- LISTE DES TÂCHES:
[1] Dressez la liste de toutes les personnes désignées par leur nom dans l'article sur la visite turque au Niger.
[2] Reproduisez sans modification le passage de l'article sur la visite turque au Niger qui va de « Les ministres turcs » à « d'Afrique de l'Ouest. ».

***** EXTRAIT DU DOCUMENT *****

Les ministres turcs des Affaires étrangères, de la Défense et de l'Énergie se sont rendus mercredi au Niger pour obtenir l'accès aux riches gisements d'uranium de ce pays d'Afrique de l'Ouest.
La délégation, dirigée par le ministre des Affaires étrangères Hakan Fidan et comprenant le chef des services secrets Ibrahim Kalin, souhaite exploiter les réserves nigériennes de minerai fissile pour alimenter l'industrie nucléaire naissante de la Turquie, selon des personnes proches du dossier qui ont demandé à ne pas être identifiées car elles ne sont pas autorisées à parler aux médias.
Ce voyage intervient après que le gouvernement militaire du Niger a retiré les droits miniers aux entreprises canadiennes et françaises pour développer des gisements d'uranium. Le pays est contrôlé par une junte depuis le coup d'État de juillet 2023, et son président élu, Mohamed Bazoum, est en détention depuis lors.

***** LIGNES FOURNIES *****

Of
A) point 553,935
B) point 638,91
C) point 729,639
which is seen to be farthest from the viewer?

*****

- ENSEMBLE DES RÉPONSES:
[1]
- Hakan Fidan
- Ibrahim Kalin
- Mohamed Bazoum

[2]
Les ministres turcs des Affaires étrangères, de la Défense et de l'Énergie se sont rendus mercredi au Niger pour obtenir l'accès aux riches gisements d'uranium de ce pays d'Afrique de l'Ouest.